Working from the line that contains "What out of" down to the last line below, repeat each line exactly.

====== PROVIDED RECORDS

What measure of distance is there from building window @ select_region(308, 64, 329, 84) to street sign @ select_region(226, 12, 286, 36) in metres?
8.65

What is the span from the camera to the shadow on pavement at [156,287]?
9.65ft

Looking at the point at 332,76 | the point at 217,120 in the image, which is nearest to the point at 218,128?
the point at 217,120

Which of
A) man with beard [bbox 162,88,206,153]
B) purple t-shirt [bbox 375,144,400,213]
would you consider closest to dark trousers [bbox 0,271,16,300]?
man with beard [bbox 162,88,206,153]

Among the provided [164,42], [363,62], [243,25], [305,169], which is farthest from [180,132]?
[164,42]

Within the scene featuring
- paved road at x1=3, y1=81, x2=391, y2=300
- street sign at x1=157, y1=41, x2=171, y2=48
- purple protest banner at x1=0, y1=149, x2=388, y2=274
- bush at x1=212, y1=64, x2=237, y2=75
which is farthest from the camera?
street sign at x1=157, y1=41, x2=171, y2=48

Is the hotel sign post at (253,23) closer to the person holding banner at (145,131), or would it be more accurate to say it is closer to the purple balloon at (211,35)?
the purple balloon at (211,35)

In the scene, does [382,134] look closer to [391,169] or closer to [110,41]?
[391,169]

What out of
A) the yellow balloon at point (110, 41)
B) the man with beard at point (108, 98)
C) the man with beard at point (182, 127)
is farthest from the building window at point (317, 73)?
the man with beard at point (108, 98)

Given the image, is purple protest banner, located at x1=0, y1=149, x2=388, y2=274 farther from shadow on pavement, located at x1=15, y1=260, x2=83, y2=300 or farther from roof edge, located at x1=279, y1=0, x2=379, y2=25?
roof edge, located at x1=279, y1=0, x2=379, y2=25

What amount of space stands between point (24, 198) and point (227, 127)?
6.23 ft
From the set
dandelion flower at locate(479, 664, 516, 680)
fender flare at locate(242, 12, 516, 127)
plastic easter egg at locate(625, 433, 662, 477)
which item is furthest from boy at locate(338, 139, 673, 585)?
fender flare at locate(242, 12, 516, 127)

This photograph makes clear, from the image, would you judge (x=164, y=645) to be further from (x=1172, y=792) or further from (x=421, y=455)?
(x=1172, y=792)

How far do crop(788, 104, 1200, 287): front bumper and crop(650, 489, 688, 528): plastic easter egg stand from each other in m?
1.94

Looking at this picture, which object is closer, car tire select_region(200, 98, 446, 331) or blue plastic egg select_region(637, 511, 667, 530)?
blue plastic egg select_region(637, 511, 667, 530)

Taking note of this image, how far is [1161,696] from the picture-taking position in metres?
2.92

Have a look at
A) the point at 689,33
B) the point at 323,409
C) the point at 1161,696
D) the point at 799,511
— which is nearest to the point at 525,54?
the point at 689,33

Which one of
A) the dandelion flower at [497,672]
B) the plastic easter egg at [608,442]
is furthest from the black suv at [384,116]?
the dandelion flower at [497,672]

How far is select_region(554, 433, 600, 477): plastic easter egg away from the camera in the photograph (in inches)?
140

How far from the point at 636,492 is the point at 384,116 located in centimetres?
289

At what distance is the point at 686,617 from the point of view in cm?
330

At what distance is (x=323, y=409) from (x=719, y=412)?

============

**EXERCISE OUTPUT:**
What out of
A) the yellow balloon at point (110, 41)
B) the man with beard at point (108, 98)
C) the man with beard at point (182, 127)
is farthest from the building window at point (317, 73)?
the man with beard at point (108, 98)

Given the image, is purple protest banner, located at x1=0, y1=149, x2=388, y2=274 farther from shadow on pavement, located at x1=15, y1=260, x2=83, y2=300 or farther from roof edge, located at x1=279, y1=0, x2=379, y2=25?
roof edge, located at x1=279, y1=0, x2=379, y2=25

What amount of space stands between point (24, 198) and point (227, 127)?
6.23 ft
From the set
dandelion flower at locate(479, 664, 516, 680)
fender flare at locate(242, 12, 516, 127)
plastic easter egg at locate(625, 433, 662, 477)
which item is furthest from boy at locate(338, 139, 673, 585)?
fender flare at locate(242, 12, 516, 127)

This photograph makes clear, from the image, would you judge (x=164, y=645) to be further from (x=1172, y=792) or further from (x=421, y=455)?
(x=1172, y=792)

How far do crop(788, 104, 1200, 287): front bumper and crop(650, 489, 688, 528): plastic easter egg stand from each other in m?
1.94

Looking at this picture, which object is closer, car tire select_region(200, 98, 446, 331) or blue plastic egg select_region(637, 511, 667, 530)?
blue plastic egg select_region(637, 511, 667, 530)

Taking note of this image, how far is [1161,696] from the picture-taking position in metres?
2.92

Have a look at
A) the point at 689,33
B) the point at 323,409
C) the point at 1161,696
D) the point at 799,511
— which is nearest to the point at 525,54?
the point at 689,33

Which one of
A) the dandelion flower at [497,672]
B) the plastic easter egg at [608,442]
is furthest from the black suv at [384,116]?
the dandelion flower at [497,672]

How far is select_region(554, 433, 600, 477): plastic easter egg away from the camera in the photograph (in inches)?
140

How far from the point at 636,492 is the point at 384,116 located in centimetres?
289

At what distance is the point at 686,617 from the point of view in cm?
330

At what distance is (x=323, y=409) from (x=719, y=412)?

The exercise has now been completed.